In other words, you have a hugely beaten up stock with low expectations gearing up to report what should be a strong quarter. That setup leads me to believe that SIRI stock could pop in a meaningful way following the third-quarter print.
SiriusXM’s Q3 Numbers Should Be Strong
Contrary to popular perception, SiriusXM has actually done quite well over the past several years despite rising competition from Pandora, SoundCloud, and Spotify (NYSE:SPOT).
Over the past five years, SiriusXM has consistently grown its subscriber base, raised prices, maintained low churn and supported positive and healthy revenue growth. SiriusXM has been able to do this despite rising competition by differentiating its service from other streaming platforms through unique content like talk shows and comedy routines.
Thus, the driver of SiriusXM’s growth is the company’s ability to attract/acquire unique content assets that you wouldn’t find on other streaming platforms. Over the past several months, SiriusXM has actually accelerated its buildout of this content war chest. The company has created two new channels for college sports with Big 12 Radio and Big 10 Radio. They have also extended their deal with the PGA for five more years, recently launched a weekly talk show with PGA and partnered up with Netflix to launch stand-up comedy shows.
In other words, SiriusXM continues to morph into the most unique audio broadcasting platform in the world. Perhaps this is why search interest trends related to SiriusXM have been favorable for the past several years, and remain favorable today.
As such, revenue and sub numbers should be strong in the Q3 print. More importantly, management should sound a positive tone about margins. Recently, margins have been the one thing really holding SIRI stock back from super-charged growth. Margins have been under pressure from rising music royalty rates. But, the Music Modernization Act was just passed, and that act holds royalty rates steady at 15.5% for the next several years. Thus, margins should be, at worst, steady over the next several years.
Overall, from subs to revenues to margins, SiriusXM’s third-quarter report should impress investors. Given where SIRI stock trades today, an impressive report could spark a sizable rally.
The Stock Could Pop
In my experience, strong numbers against the backdrop of a depressed stock normally lead to a rally.

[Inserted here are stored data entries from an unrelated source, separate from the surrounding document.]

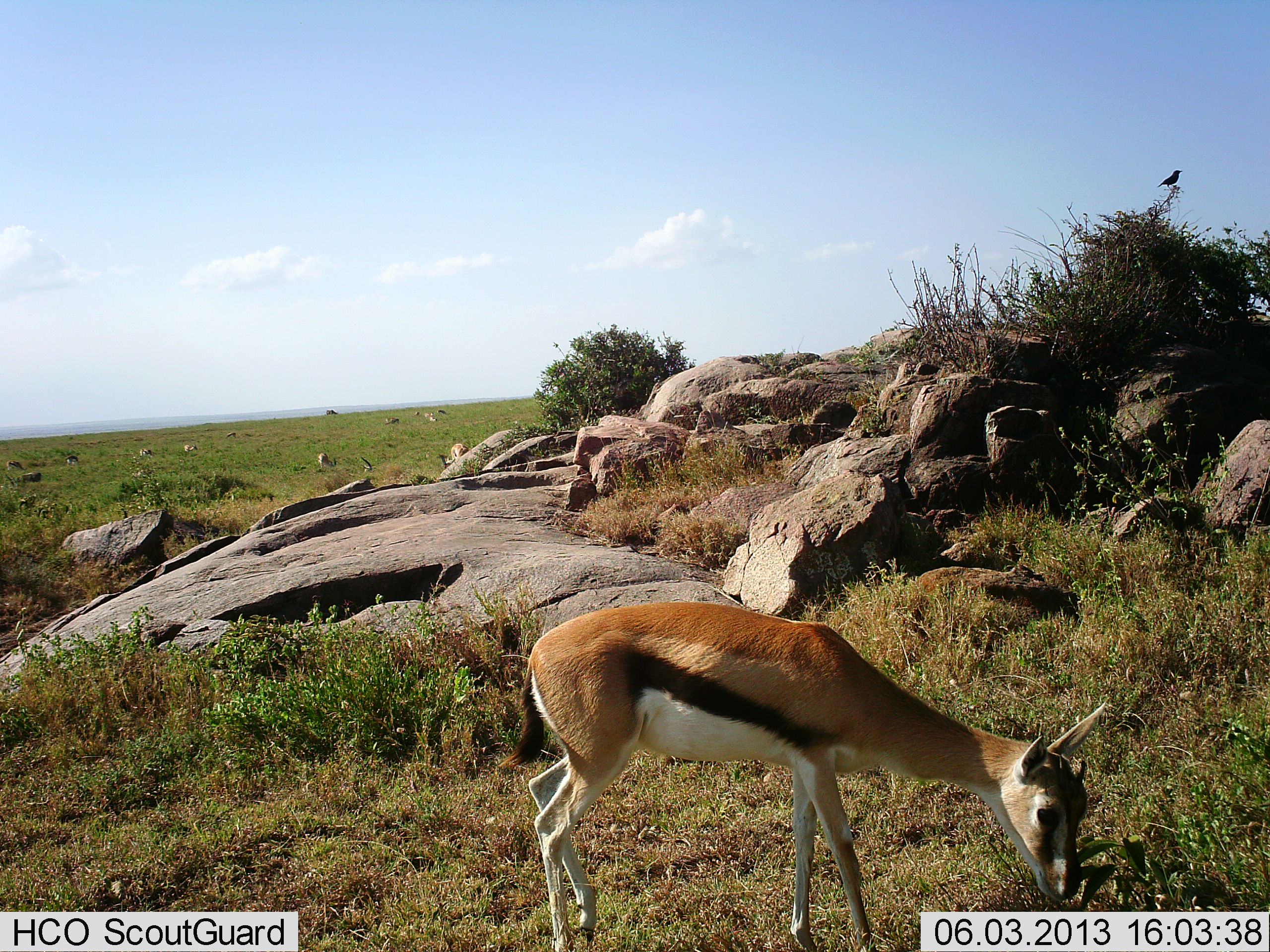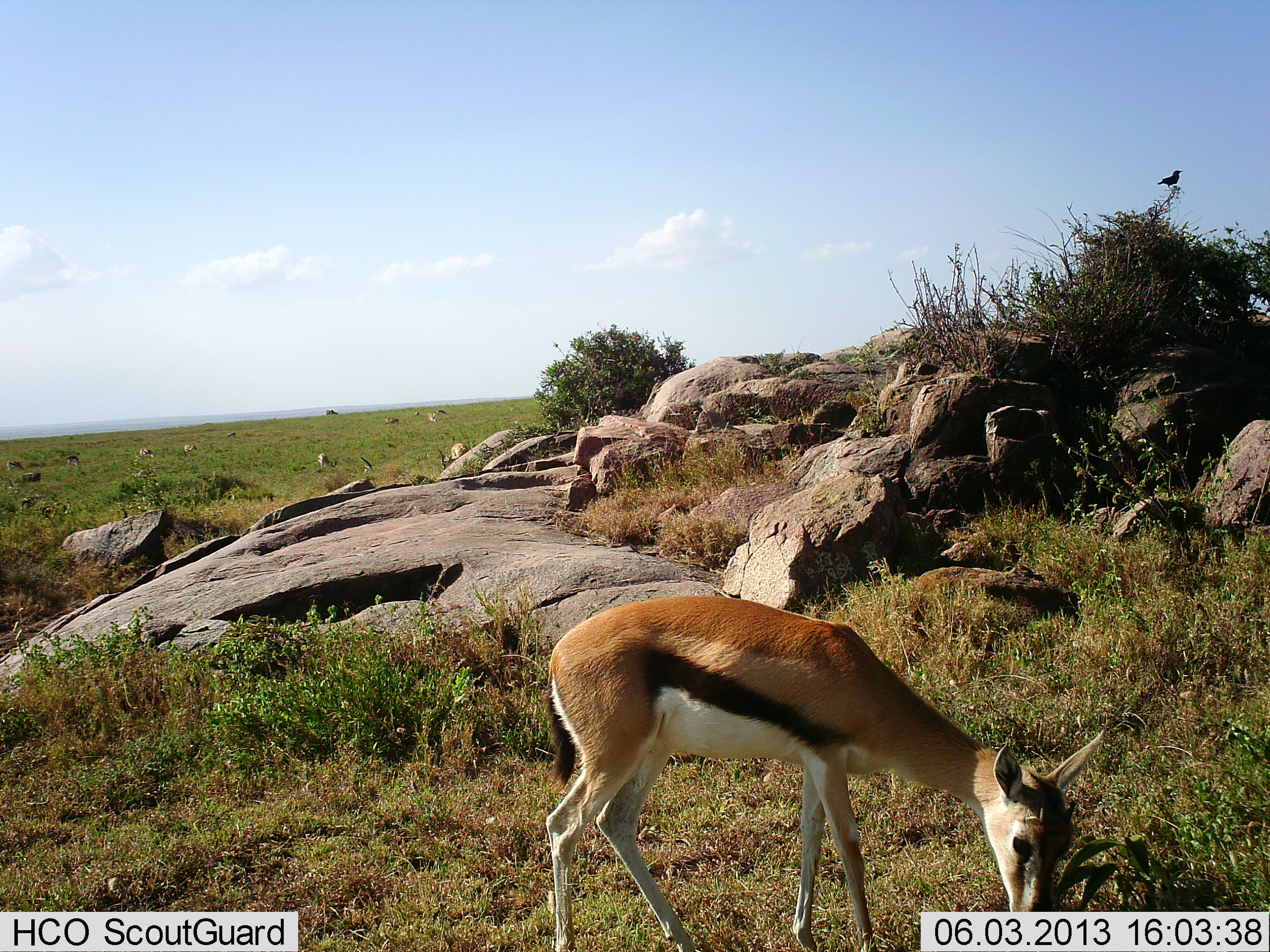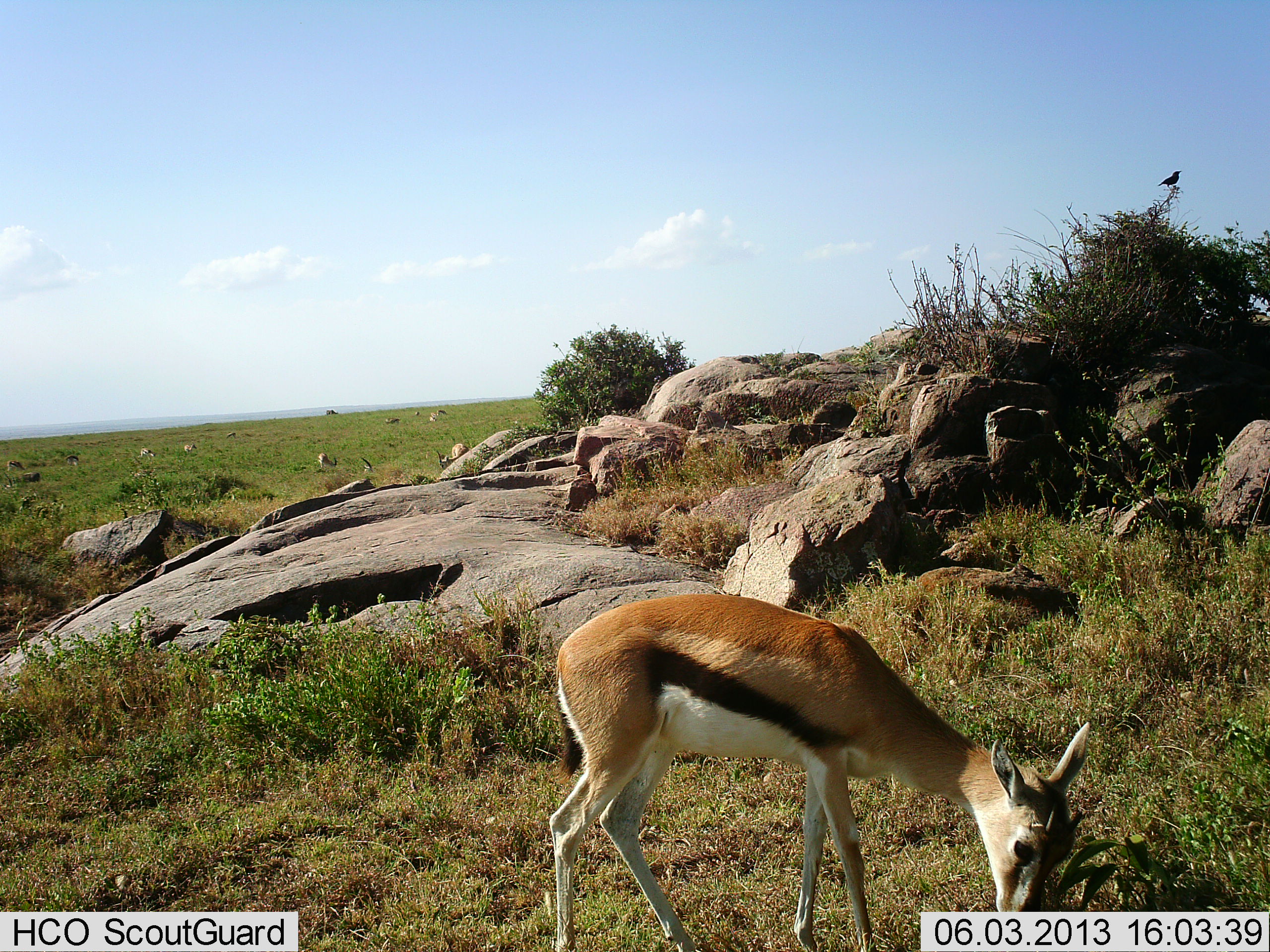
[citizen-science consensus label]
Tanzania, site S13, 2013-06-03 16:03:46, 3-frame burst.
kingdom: Animalia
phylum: Chordata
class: Mammalia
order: Artiodactyla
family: Bovidae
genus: Eudorcas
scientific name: Eudorcas thomsonii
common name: thomson's gazelle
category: gazellethomsons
Gazellethomsons (thomson's gazelle) (Eudorcas thomsonii), count 1. Behavior (volunteer vote fractions): standing 32%, resting 4%, moving 7%, interacting 0%. Young present (vote fraction): 7%. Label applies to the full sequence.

That is exactly what you have with SIRI stock. The numbers should be good. Meanwhile, across all important valuation metrics, SIRI stock trades at a discount to its historical valuation. It trades at a below normal price-sales multiple, price-earnings multiple, forward earnings multiple, trailing cash flow multiple and trailing EBITDA multiple.
Recent share price performance reflects these depressed multiples. SIRI stock has dropped more than 20% off recent highs. It now trades 10% below its 200-day moving average. That is about as far below the 200-day moving average as SIRI stock has been since 2010.
In totality, SIRI stock is depressed heading into the Q3 print. But, the numbers should be pretty good, and pretty good numbers could cause this depressed stock to pop.
Bottom Line on SIRI Stock
This stock has been a long-term winner. Barring a significant black swan event which knocks markets off course, SIRI stock will remain a long-term winner for the foreseeable future. The market seems to have lost sight of SIRI’s long-term value, but should be reminded of it in the Q3 earnings reports.
As of this writing, Luke Lango was long SIRI and NFLX.